|Description: A section from The Evening Telegram in Toronto dated Monday, November 11, 1918, regarding the end of the First World War. The section includes pages 3-4, and pages 9-10. The content mostly deals with quotes from Toronto residents and noteworthy individuals, songs written to commemorate the end of the war, and normal business information, including the Help Wanted section and the Notices section of the Classifieds. There is an advertisement for 'Walk-Over Shoes' on page 10, as well as an advertisement below it for 'Hudson Seal Coats'. Page 4 has 2 cartoons concerning the war. |
The music and song is from "Israeli n Egypt", a biblical oratorio by the composer George Frideric Handel. The text is mainly from Exodus and the Prayer book Psalter, and was premiered at London's King's theatre in Haymarket on April 4, 1739. Handel started it soon after the opera season at King's theatre was cancelled because of a lack of subscribers. The oratorio was not well received by audiences, although commended in the London Daily Post, and a second performance was shortened, and the mainly choral work was augmented with Italian arias. An early version of the piece is in three parts rather than the later two; incorporating the first part more famous as "The ways of Zion do Mourn", with altered text as "The Sons of Israel do Mourn" lamenting the death of Joseph. This section precedes the Exodus which in the tripartite version is Part II rather than Part I. This variant has been recorded by Andrew Parrott and Stephen Cleobury a.o. This oratorio is notable for being the earliest known recorded music, made in The Crystal Palace by Col. George Gouraud in 1888-06-29 on Edison's yellow paraffin cylinder. The text "For he hath triumphed gloriously" is from Exodus 15:1.

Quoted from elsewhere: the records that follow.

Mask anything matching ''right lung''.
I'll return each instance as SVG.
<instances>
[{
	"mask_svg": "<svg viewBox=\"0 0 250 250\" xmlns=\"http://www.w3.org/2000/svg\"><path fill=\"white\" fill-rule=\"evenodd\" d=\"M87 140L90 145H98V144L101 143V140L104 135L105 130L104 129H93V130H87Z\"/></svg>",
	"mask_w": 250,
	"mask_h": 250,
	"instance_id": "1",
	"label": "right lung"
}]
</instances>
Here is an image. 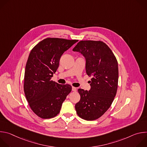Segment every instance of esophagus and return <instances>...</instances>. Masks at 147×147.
I'll list each match as a JSON object with an SVG mask.
<instances>
[{"instance_id": "34e87169", "label": "esophagus", "mask_w": 147, "mask_h": 147, "mask_svg": "<svg viewBox=\"0 0 147 147\" xmlns=\"http://www.w3.org/2000/svg\"><path fill=\"white\" fill-rule=\"evenodd\" d=\"M72 91H74V92H76V91H77V88H76V87H72Z\"/></svg>"}]
</instances>
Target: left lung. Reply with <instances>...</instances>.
<instances>
[{
	"label": "left lung",
	"instance_id": "left-lung-1",
	"mask_svg": "<svg viewBox=\"0 0 147 147\" xmlns=\"http://www.w3.org/2000/svg\"><path fill=\"white\" fill-rule=\"evenodd\" d=\"M73 51L84 57L86 73L92 77L89 91L78 90L81 98L75 108L81 118L94 120L107 111L116 96L117 61L108 46L101 41L81 40Z\"/></svg>",
	"mask_w": 147,
	"mask_h": 147
}]
</instances>
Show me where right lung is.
<instances>
[{
    "label": "right lung",
    "instance_id": "obj_1",
    "mask_svg": "<svg viewBox=\"0 0 147 147\" xmlns=\"http://www.w3.org/2000/svg\"><path fill=\"white\" fill-rule=\"evenodd\" d=\"M77 40L47 38L31 50L25 69L24 90L32 111L42 119L59 113L62 103L71 91L69 84L51 80L59 67L60 57Z\"/></svg>",
    "mask_w": 147,
    "mask_h": 147
}]
</instances>
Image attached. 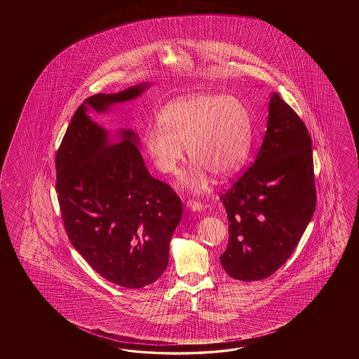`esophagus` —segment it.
<instances>
[{"label": "esophagus", "mask_w": 359, "mask_h": 359, "mask_svg": "<svg viewBox=\"0 0 359 359\" xmlns=\"http://www.w3.org/2000/svg\"><path fill=\"white\" fill-rule=\"evenodd\" d=\"M187 206L190 208L191 210H194V212H200V210L203 209V203L198 201V200H192V198H190V200L187 201Z\"/></svg>", "instance_id": "esophagus-1"}]
</instances>
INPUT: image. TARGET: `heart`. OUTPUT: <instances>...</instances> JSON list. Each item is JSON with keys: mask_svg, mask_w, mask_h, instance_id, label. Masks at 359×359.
<instances>
[{"mask_svg": "<svg viewBox=\"0 0 359 359\" xmlns=\"http://www.w3.org/2000/svg\"><path fill=\"white\" fill-rule=\"evenodd\" d=\"M158 123L159 127L146 130V151L156 168L173 175L186 146L196 164L183 178V184L194 190L205 187L206 170L219 178L235 175L250 151V114L232 96L198 95L178 100L161 110Z\"/></svg>", "mask_w": 359, "mask_h": 359, "instance_id": "obj_1", "label": "heart"}]
</instances>
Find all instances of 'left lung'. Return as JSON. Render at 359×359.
<instances>
[{
	"mask_svg": "<svg viewBox=\"0 0 359 359\" xmlns=\"http://www.w3.org/2000/svg\"><path fill=\"white\" fill-rule=\"evenodd\" d=\"M229 245L227 275L258 281L289 259L316 210L312 140L294 109L273 92L267 132L255 161L221 195Z\"/></svg>",
	"mask_w": 359,
	"mask_h": 359,
	"instance_id": "obj_1",
	"label": "left lung"
}]
</instances>
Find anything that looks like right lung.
Segmentation results:
<instances>
[{
    "mask_svg": "<svg viewBox=\"0 0 359 359\" xmlns=\"http://www.w3.org/2000/svg\"><path fill=\"white\" fill-rule=\"evenodd\" d=\"M147 87L86 99L69 123L55 158L56 191L69 241L97 273L127 289L155 283L168 266L169 241L182 203L146 169L136 135L107 144L105 130L87 109L104 111L135 99Z\"/></svg>",
    "mask_w": 359,
    "mask_h": 359,
    "instance_id": "obj_1",
    "label": "right lung"
}]
</instances>
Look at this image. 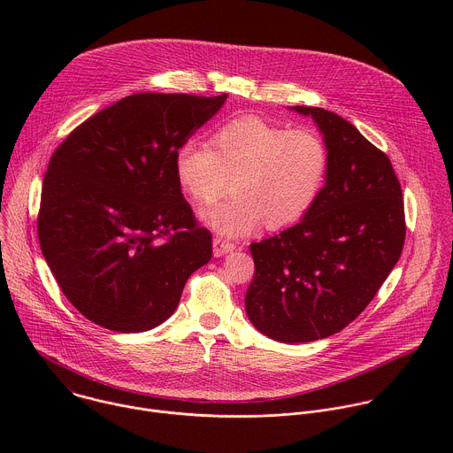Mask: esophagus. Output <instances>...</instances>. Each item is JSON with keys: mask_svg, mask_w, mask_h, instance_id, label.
I'll list each match as a JSON object with an SVG mask.
<instances>
[{"mask_svg": "<svg viewBox=\"0 0 453 453\" xmlns=\"http://www.w3.org/2000/svg\"><path fill=\"white\" fill-rule=\"evenodd\" d=\"M233 249H234V243H233V242H229V240L222 238V236H215V238H213V254H215L217 257H220V256L231 252Z\"/></svg>", "mask_w": 453, "mask_h": 453, "instance_id": "1", "label": "esophagus"}]
</instances>
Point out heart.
<instances>
[{
    "mask_svg": "<svg viewBox=\"0 0 453 453\" xmlns=\"http://www.w3.org/2000/svg\"><path fill=\"white\" fill-rule=\"evenodd\" d=\"M215 150L186 142L175 152V175L199 203H213L234 179V196L201 210L215 233L240 238L264 222L283 229L303 220L319 201L330 170V150L315 128H287L242 116L213 136Z\"/></svg>",
    "mask_w": 453,
    "mask_h": 453,
    "instance_id": "1",
    "label": "heart"
}]
</instances>
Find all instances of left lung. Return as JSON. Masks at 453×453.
<instances>
[{
	"instance_id": "8db88e82",
	"label": "left lung",
	"mask_w": 453,
	"mask_h": 453,
	"mask_svg": "<svg viewBox=\"0 0 453 453\" xmlns=\"http://www.w3.org/2000/svg\"><path fill=\"white\" fill-rule=\"evenodd\" d=\"M311 116L330 150L326 184L310 213L250 243L254 278L245 310L256 330L280 342H313L344 330L372 301L405 243L402 186L391 159L348 119Z\"/></svg>"
}]
</instances>
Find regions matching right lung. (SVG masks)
Here are the masks:
<instances>
[{"mask_svg": "<svg viewBox=\"0 0 453 453\" xmlns=\"http://www.w3.org/2000/svg\"><path fill=\"white\" fill-rule=\"evenodd\" d=\"M226 98L136 93L55 149L39 243L64 296L95 325L119 334L159 326L211 260V233L182 197L173 161Z\"/></svg>", "mask_w": 453, "mask_h": 453, "instance_id": "1", "label": "right lung"}]
</instances>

A letter was included with the article, written by Elizabeth Tutton, the grand-daughter of Veda M. Rogers, whose family donated the article. Veda Rogers (June 16, 1894 - March 18, 1996) was a long time resident of Meadow Wood Road in Clarkson. She lived to be 101 years of age. She and her husband M. J. Rogers were actively involved with the St. Bride's Church (they donated the bell in the steeple, in fact). They had three children. The eldest was Ruth Rogers, who later married Clifford Tutton. Ruth was a childhood friend of Barbara Sayers Larson, from Port Credit High School.